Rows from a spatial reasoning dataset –

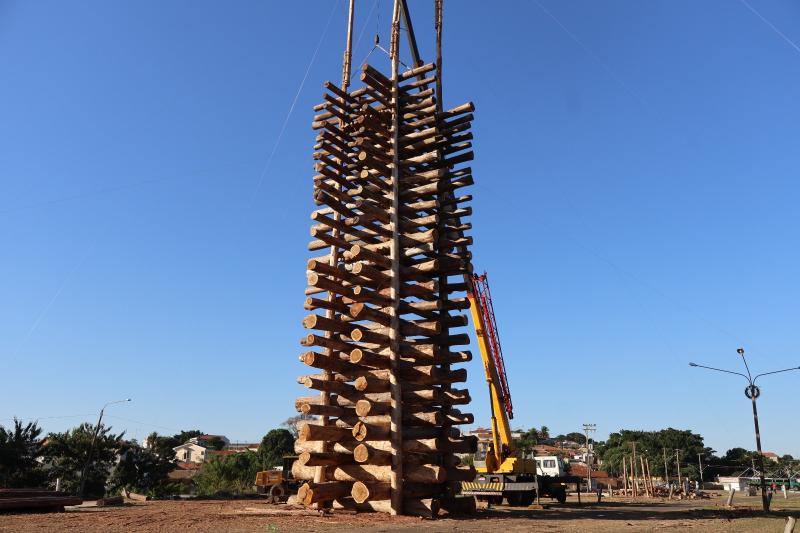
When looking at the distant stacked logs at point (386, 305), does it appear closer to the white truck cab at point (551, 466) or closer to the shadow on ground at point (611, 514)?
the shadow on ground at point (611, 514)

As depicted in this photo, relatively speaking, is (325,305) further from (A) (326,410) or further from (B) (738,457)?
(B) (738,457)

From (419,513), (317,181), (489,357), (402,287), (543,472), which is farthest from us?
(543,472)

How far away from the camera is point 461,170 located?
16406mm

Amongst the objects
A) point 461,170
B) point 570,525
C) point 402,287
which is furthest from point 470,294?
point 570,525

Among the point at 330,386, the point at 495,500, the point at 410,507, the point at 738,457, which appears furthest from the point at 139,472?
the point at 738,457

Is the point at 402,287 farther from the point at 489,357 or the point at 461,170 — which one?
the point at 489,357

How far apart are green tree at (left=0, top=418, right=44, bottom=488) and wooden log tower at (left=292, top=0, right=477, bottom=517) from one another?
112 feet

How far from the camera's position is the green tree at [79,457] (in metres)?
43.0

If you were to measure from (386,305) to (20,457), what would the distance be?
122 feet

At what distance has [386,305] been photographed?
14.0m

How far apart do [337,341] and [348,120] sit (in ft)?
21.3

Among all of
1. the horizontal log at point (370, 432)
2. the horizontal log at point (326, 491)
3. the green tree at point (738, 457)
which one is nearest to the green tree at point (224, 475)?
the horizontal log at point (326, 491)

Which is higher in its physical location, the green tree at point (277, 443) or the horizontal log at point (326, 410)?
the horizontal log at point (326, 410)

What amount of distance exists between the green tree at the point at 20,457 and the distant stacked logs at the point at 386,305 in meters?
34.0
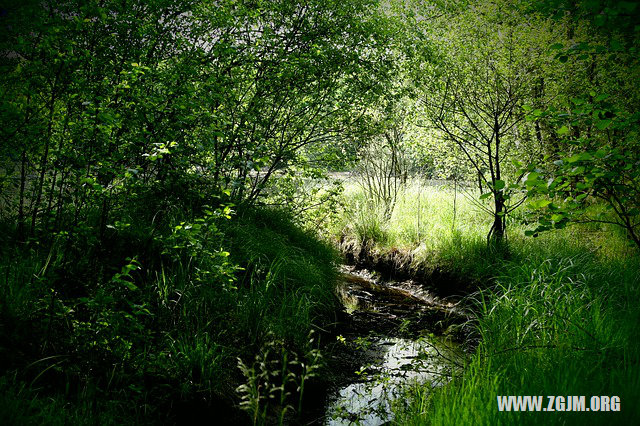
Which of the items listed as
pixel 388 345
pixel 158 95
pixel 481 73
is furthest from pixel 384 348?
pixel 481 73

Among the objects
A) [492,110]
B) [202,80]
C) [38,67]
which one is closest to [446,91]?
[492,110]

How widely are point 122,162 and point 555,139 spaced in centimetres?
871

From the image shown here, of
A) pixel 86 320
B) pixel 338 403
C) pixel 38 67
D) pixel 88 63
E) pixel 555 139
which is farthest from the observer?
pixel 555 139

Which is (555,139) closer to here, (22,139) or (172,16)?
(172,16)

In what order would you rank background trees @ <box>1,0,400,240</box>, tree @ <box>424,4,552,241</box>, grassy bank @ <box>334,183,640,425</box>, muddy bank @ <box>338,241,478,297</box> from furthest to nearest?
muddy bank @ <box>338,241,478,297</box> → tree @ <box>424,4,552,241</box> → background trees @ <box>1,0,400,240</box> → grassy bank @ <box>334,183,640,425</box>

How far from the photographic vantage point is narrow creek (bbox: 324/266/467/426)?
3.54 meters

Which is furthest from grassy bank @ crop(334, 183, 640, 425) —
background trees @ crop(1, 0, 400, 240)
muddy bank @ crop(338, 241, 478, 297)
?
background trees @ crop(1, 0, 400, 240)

Written problem – Copy every row above word for word, leaving out the pictures.

Solution to this exercise –
When looking at the distant stacked logs at point (386, 305), does it appear closer to the white truck cab at point (551, 466) or closer to the shadow on ground at point (611, 514)?
the shadow on ground at point (611, 514)

As depicted in this photo, relatively speaking, is (325,305) further from (A) (326,410) or further from (B) (738,457)?
(B) (738,457)

From (419,513), (317,181), (489,357), (402,287), (543,472), which is farthest from us?
(543,472)

How far away from the camera is point 461,170 located?
16406mm

Amongst the objects
A) point 461,170
B) point 570,525
C) point 402,287
which is furthest from point 470,294?
point 570,525

Among the point at 330,386, the point at 495,500, the point at 410,507, the point at 738,457, which appears furthest from the point at 139,472?
the point at 738,457

Is the point at 402,287 farther from the point at 489,357 or the point at 461,170 — which one?
the point at 489,357

How far apart are green tree at (left=0, top=418, right=44, bottom=488) and wooden log tower at (left=292, top=0, right=477, bottom=517) from one another?
112 feet

How far from the camera's position is the green tree at [79,457] (in metres)?
43.0

If you were to measure from (386,305) to (20,457), what would the distance be?
122 feet

At what distance has [386,305] been photographed?
14.0m

How far apart do [337,341] and [348,120] sit (in ft)?
21.3

Among all of
1. the horizontal log at point (370, 432)
2. the horizontal log at point (326, 491)
3. the green tree at point (738, 457)
which one is nearest to the green tree at point (224, 475)?
the horizontal log at point (326, 491)

Which is higher in its physical location, the green tree at point (277, 443) or the horizontal log at point (326, 410)?
the horizontal log at point (326, 410)

What amount of distance exists between the green tree at the point at 20,457 and the distant stacked logs at the point at 386,305 in meters?
34.0
Which of the items listed as
pixel 388 345
pixel 158 95
pixel 481 73
is furthest from pixel 384 348?
pixel 481 73

Among the objects
A) [492,110]
B) [202,80]
C) [38,67]
which one is closest to [446,91]?
[492,110]

How widely are point 122,162 and point 555,139 spaced in centimetres?
871

From the image shown here, of
A) pixel 86 320
B) pixel 338 403
C) pixel 38 67
D) pixel 88 63
E) pixel 555 139
which is farthest from the observer?
pixel 555 139

Which is (555,139) closer to here, (22,139) or (172,16)?
(172,16)

In what order would you rank background trees @ <box>1,0,400,240</box>, tree @ <box>424,4,552,241</box>, grassy bank @ <box>334,183,640,425</box>, muddy bank @ <box>338,241,478,297</box> from furthest to nearest?
muddy bank @ <box>338,241,478,297</box> → tree @ <box>424,4,552,241</box> → background trees @ <box>1,0,400,240</box> → grassy bank @ <box>334,183,640,425</box>

How far from the photographic vantage point is narrow creek (bbox: 324/266/467/426)?
3.54 meters

Which is furthest from grassy bank @ crop(334, 183, 640, 425) —
background trees @ crop(1, 0, 400, 240)
muddy bank @ crop(338, 241, 478, 297)
?
background trees @ crop(1, 0, 400, 240)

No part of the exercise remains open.